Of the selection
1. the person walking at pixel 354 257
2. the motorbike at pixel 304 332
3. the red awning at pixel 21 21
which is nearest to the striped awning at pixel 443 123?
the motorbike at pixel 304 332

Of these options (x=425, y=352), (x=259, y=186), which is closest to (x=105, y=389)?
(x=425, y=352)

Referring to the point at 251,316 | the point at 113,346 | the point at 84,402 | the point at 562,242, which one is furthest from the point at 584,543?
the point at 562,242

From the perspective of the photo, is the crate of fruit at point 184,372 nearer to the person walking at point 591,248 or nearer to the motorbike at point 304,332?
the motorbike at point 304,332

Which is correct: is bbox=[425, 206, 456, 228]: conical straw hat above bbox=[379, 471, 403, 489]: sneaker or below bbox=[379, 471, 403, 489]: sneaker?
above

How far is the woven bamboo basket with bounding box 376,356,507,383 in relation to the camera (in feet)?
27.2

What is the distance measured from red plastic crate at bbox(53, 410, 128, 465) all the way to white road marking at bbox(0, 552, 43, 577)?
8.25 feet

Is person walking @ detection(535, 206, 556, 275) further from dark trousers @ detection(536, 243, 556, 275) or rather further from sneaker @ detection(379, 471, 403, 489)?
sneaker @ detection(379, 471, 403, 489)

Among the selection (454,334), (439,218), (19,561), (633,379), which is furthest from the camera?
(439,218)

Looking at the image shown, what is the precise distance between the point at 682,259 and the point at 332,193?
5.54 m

______________________________

• [Goal]: Give the stretch from the line containing "Looking at the" through the end of the records as a Markdown table with the columns Row and Line, leaving out blank lines.

• [Output below]:
| Row | Line |
|---|---|
| 1 | Looking at the image shown, what is the precise distance between the point at 682,259 and the point at 332,193? |
| 2 | 5.54 m |